5: Gallacher K, May CR, Montori VM, Mair FS. Understanding patients’ experiences of treatment burden in chronic heart failure using normalization process theory. Ann Fam Med. 2011 May-Jun;9(3):235-43. doi: 10.1370/afm.1249. PubMed PMID: 21555751; PubMed Central PMCID: PMC3090432.

6: Bohlen K, Scoville E, Shippee ND, May CR, Montori VM. Overwhelmed patients: a videographic analysis of how patients with type 2 diabetes and clinicians articulate and address treatment burden during clinical encounters. Diabetes Care. 2012 Jan;35(1):47-9. doi: 10.2337/dc11-1082. Epub 2011 Nov 18. PubMed PMID: 22100962; PubMed Central PMCID: PMC3241328.

The IHI and minimally disruptive medicine

I was pleased to learn recently that the podcast for the Institute for Healthcare Improvement called WIHI focused on Minimally Disruptive Medicine was among the top 10 most listened.
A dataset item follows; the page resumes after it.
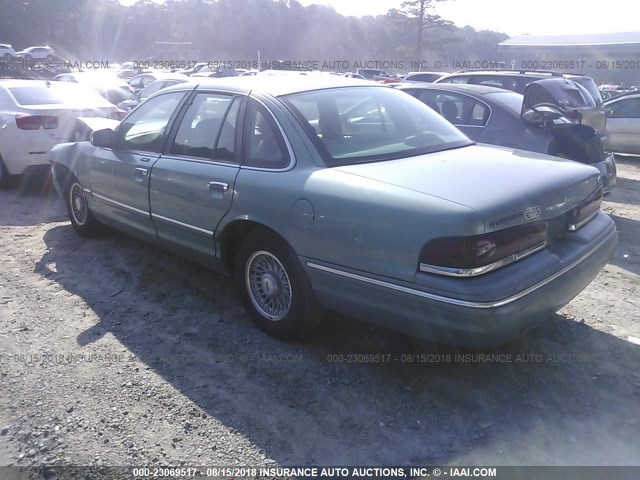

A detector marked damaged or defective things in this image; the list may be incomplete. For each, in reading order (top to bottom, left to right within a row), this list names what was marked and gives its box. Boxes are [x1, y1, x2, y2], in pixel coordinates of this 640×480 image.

damaged vehicle [48, 77, 616, 346]
damaged vehicle [398, 79, 616, 191]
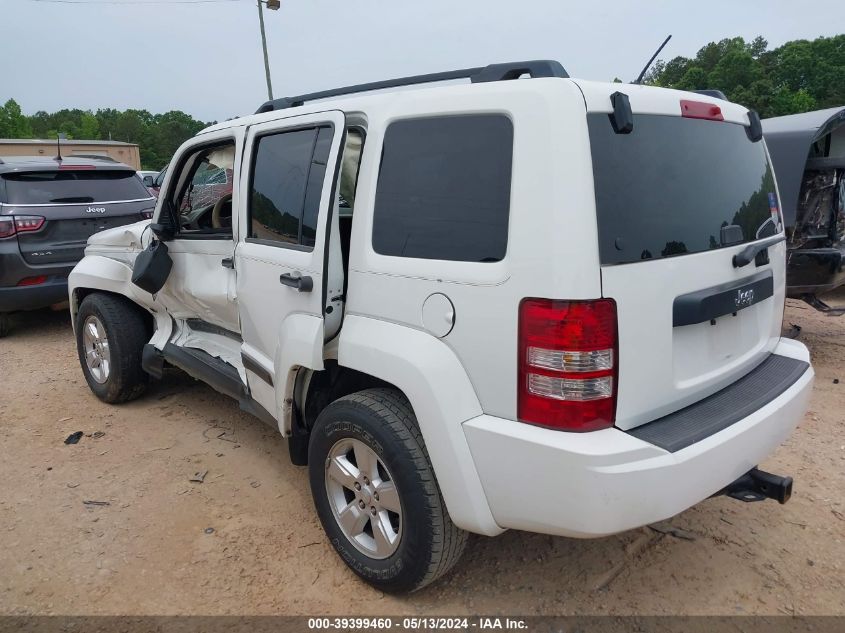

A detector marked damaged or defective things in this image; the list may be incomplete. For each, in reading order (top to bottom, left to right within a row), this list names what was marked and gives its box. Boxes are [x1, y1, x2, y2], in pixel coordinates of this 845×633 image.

My colleague Nilay Shah and I were invited to participate in this interesting and interactive forum and were delighted to learn, as is often the case, that the audience is quite to resonate with our diagnosis of the problem and contribute to a potential list of solutions. We ended up spending quite a bit of time discussing shared decision making as well, as part of the solution set.  The podcast and associated material is here.

Medicina minimamente impertinente

Here is the video of my presentation in Spanish about MDM at the National Meeting of Primary Care Pharmacists in Bilbao, Spain in October 2011.
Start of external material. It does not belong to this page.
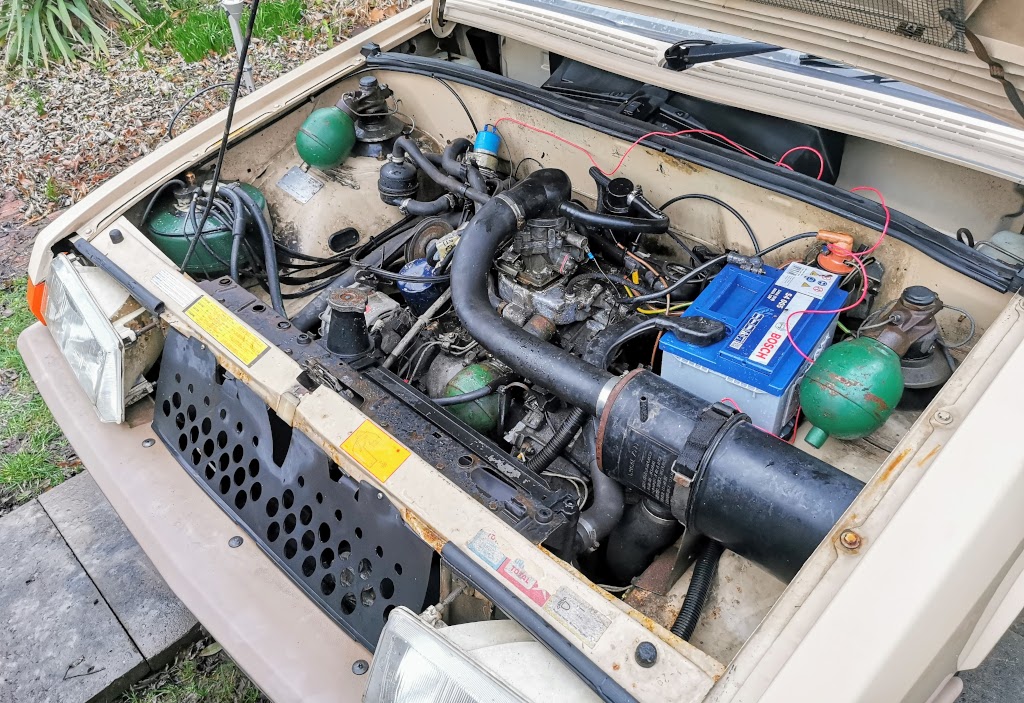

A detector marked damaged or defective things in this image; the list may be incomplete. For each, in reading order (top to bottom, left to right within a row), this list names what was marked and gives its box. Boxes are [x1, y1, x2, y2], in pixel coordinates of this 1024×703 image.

rusty green sphere [296, 107, 356, 170]
rusty green sphere [798, 337, 905, 448]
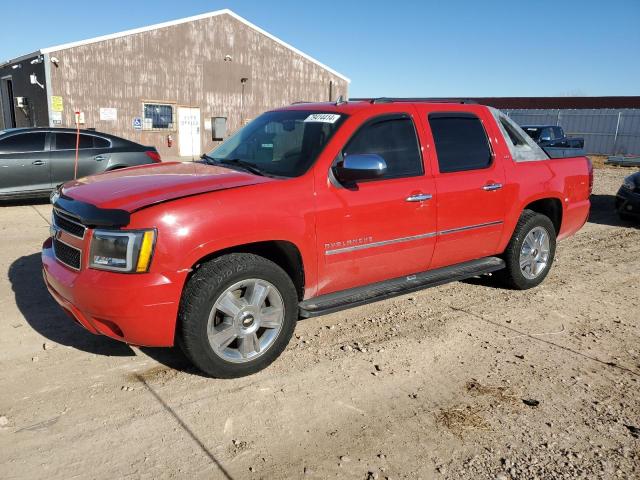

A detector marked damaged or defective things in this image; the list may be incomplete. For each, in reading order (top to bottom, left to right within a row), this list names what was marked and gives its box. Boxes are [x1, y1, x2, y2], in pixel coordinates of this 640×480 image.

Aqui esta el video de mi presentación en español sobre Medicina Minimamente Impertinente en el Congreso Nacional de Farmacéuticos de Atención Primaria en Bilbao, España en octubre 2011.

http://www.irekia.euskadi.net/video/flowplayer-3.2.4.swf

Fuente: Irekia – Gobierno Vasco

The evidence for minimally disruptive medicine grows…

Katie Gallacher and the MDM Team have just published a typology of treatment burden in this month’s issue of Annals of Family Medicine (http://www.annfammed.org/cgi/content/full/9/3/235).   The group have identified core components of treatment burden as reported by individuals with chronic heart failure and state that although further exploration and patient endorsement are necessary, the findings lay the foundation for a new target for treatment and quality improvement efforts toward patient-centered care.   

Kurt Stange, Editor of Annals of Family Medicine, in this month’s editorial (http://www.annfammed.org/cgi/content/full/9/3/194), states that the group have identified factors that increase the burden on patients and agreed that the paper highlights targets for personalizing care.  The important role for MDM, which aims to ease the burden of polypharmacy, improve the organization of care, and increase accessibility and continuity, all of which are reported as key issues, is therefore clear.